OpenVisConf 2017 Recap: A Guide for DataVis Researchers
OpenVisConf 2017, like the years past, brought a mix of high quality talks from visualization practitioners and researchers. The talks are now online.
All are worth a look, but there are a few I’d like to amplify because they connect with emerging themes in the visualization research community. As researchers continue to tackle problems in visualization, we must remember to engage with the broader, larger visualization community that we want to impact through our experiments and writing.
Why Does Data Vis Need a Style Guide?
Think of a large organization, with multiple people making multiple visualizations over time, using multiple tools. Inevitably, people will end up making visualizations that look very different.
Amy Cesal introduces style guides for visualizations in organizations. Style guides enable users to create visualizations that look related through documentation and example visualizations.

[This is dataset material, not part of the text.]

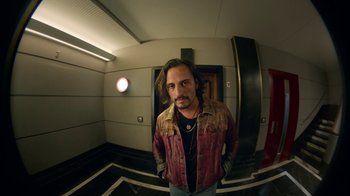 Movie still from “Pain and Glory” (2019), directed by Pedro Almodóvar – A man standing in a room with his hands in his pockets; Medium shot, Low angle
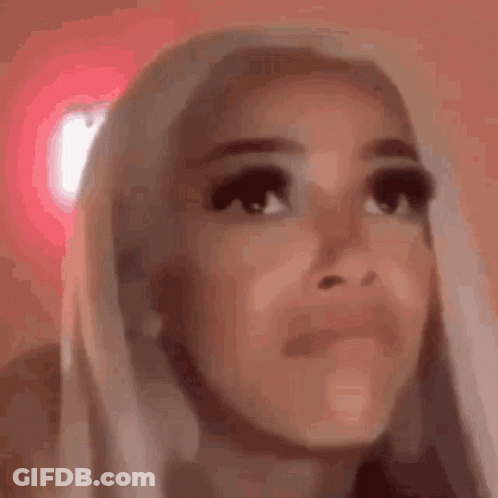 Woman Making Funny Face On Pink Background GIF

In the research community, visualization style remains a topic we don’t know much about. There are a few exceptions, though. Michelle Borkin’s studies on visualization memorability showed us that style elements, like human recognizable objects, help people remember a visualization. Cesal’s talk suggests that future studies might examine the effects of consistent representations and color schemes on how people comprehend and remember visualizations.
Designing Visualization Tools for Learners
Catherine D’Ignazio and Rahul Bhargava are researchers studying how people learn data analysis and visualization tools. They have surveyed existing visualization tools and frameworks, finding that few are explicitly aimed towards beginners. To fill this gap for beginners, they recently released databasic.io.
Visualization literacy is receiving a lot of attention lately. Jeremy Boy has developed a test-based method for gauging a person’s visualization literacy. Bum Chul Kwon has a few papers on literacy, including the Visualization Literacy Assessment Test (VLAT) and another study comparing methods of introducing novices to new visualizations.
One takeaway from Rahul and Ignazio’s talk is that visualization literacy is a problem with more dimensions than we’re currently acknowledging. Future studies should bear in mind that multiple communities are chipping away at the literacy problem. Even better: there should be common workshops and symposia on visualization and data literacy.
Hacking your health with JavaScript
The spread of medical sensors, actuators, and mobile devices bring new ways for people to understand and shape their health. Alan McLean’s talk shares a personal perspective on health visualization. He tells the story of how he arrived at developing his own alternative to diabetes monitoring interfaces, using graphic pictures from Google Images to nudge himself towards healthy behavior.
Research at the intersection of health and data visualization is pretty well established, even approaches which focus on patient understanding and decision-making. Researchers like Luana Micallef and Alvitta Ottley have studied how people interpret Bayesian statistics related to medical tests, for example.
What’s different about McLean’s talk, however, is that he explicitly considers the emotional gravity of health decisions in his designs. The need for emotional alignment is something I experienced first hand when interviewing prostate cancer survivors with Anzu Hakone. Getting face to face with the people you’re designing for is crucial, especially in health, and Alan’s talk captures the outcome of this dialogue wonderfully.
What I love about OpenVisConf is that it reminds me that researchers and practitioners are ultimately working on a lot of the same problems. This is just a sample of the connections between communities. All OpenVisConf talks are worth your time, and next year’s talks will no doubt be just as insightful and inspiring. Hope to see you there.